When you encourage someone to feel better, the message you’re sending, is this – the feelings you’re having aren’t good. Pick better ones. Ones that can make us both feel good.
We have hundreds of emotions, but most of us stick to these five.
Not too bad
Strangely enough, these five aren’t feelings, they’re judgements.
When we stop judging the way we feel, we have grown up, emotionally.
Addiction starts as a feelings dis-ease.
Recovering addicts learn early on, how important it is to truthfully, share their feelings. Feelings that aren’t shared or debriefed become actions. These actions can lead to relapse.
I’ve spoken with many addicts who say, “I’m not getting anything out of these meetings.” When asked if they shared, their response was no. Rather than share at the meetings, they stop going. Another scenario is an argument with a family member, or friend. Rather than voice their true feelings, they stuff them and then feel resentful. From there they fall back into old, unhealthy behaviours (isolating, case building and feeling sorry for themselves) and eventually, relapse.
We can only hold our breath for so long, before the fallout happens.
In talking with someone who gets this, someone who is also willing to be real, I learn that my rough day – the brain noise and feeling like shit – are just other words, for shame.
Shame is like taxes. You can pay it down, but it won’t stay gone.

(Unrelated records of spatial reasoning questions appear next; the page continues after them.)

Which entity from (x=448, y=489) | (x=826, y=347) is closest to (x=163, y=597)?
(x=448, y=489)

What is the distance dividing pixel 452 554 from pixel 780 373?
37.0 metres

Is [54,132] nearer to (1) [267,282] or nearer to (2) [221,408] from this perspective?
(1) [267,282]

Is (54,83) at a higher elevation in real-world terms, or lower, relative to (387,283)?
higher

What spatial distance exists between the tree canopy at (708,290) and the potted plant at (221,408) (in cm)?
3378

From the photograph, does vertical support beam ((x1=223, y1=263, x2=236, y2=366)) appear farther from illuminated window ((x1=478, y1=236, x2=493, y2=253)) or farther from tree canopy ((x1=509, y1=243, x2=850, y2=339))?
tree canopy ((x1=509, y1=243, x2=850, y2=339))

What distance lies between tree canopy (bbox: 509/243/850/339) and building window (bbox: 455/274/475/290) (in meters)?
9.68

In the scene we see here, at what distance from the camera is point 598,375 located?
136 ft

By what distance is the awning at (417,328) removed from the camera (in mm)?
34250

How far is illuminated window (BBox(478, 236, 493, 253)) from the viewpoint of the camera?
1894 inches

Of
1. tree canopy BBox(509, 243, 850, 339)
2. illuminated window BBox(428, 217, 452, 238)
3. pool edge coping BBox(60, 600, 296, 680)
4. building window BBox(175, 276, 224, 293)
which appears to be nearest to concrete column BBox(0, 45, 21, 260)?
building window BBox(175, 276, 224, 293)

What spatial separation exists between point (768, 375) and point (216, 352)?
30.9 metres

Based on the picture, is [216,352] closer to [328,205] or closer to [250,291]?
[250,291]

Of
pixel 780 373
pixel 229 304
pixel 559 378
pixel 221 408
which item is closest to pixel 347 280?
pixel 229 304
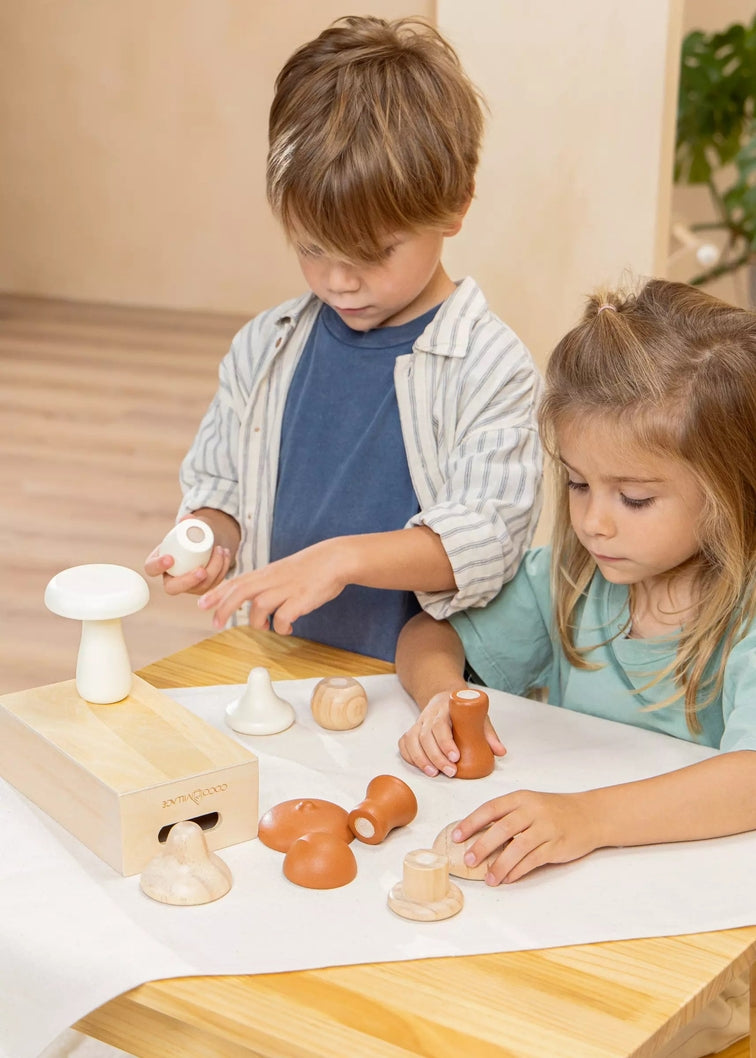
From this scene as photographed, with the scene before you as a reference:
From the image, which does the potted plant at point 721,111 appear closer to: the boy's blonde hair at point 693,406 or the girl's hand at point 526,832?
the boy's blonde hair at point 693,406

In rehab, I found out I’m shame based.
Shame is different than guilt. Guilt says I made a mistake.
Shame says I am one.
Shame is an emotion and a big fat liar. Emotions are always changing. A rough moment can turn into a bonding experience, when shared with the right person.
Many of us yearn for intimacy. Yet when we’re offered it, we can’t handle it. Intimacy – into me you see, allows us to be vulnerable with one another. It’s a partnership. Not a one way street.
Becoming emotionally fluent is the most difficult task any addict will face, when recovering from addiction. Emotions arrest at the time, using first begins.
You can imagine a forty year old man, who first started using at fourteen. He might look all grown up, but inside, he’s still a scared little kid.
The next time you’re trying to make someone else feel better stop and ask yourself this question. What am I feeling right now? If you’re uncomfortable, chances are you’re not helping the person in front of you. What you’re really doing, is avoiding your emotions.
When you recognize this, it can be a game changer. Instead of trying to fix them, share how difficult it is for you. Now you’re on equal footing. This will bring your relationship to a whole new level.
Recovery is more than just living abstinent free. It’s about healthy relationships. Families can repair much of the damage done, when everyone is willing to communicate on a feelings level.
We all have our answers. Sometimes, we just need someone who will listen, to figure them out.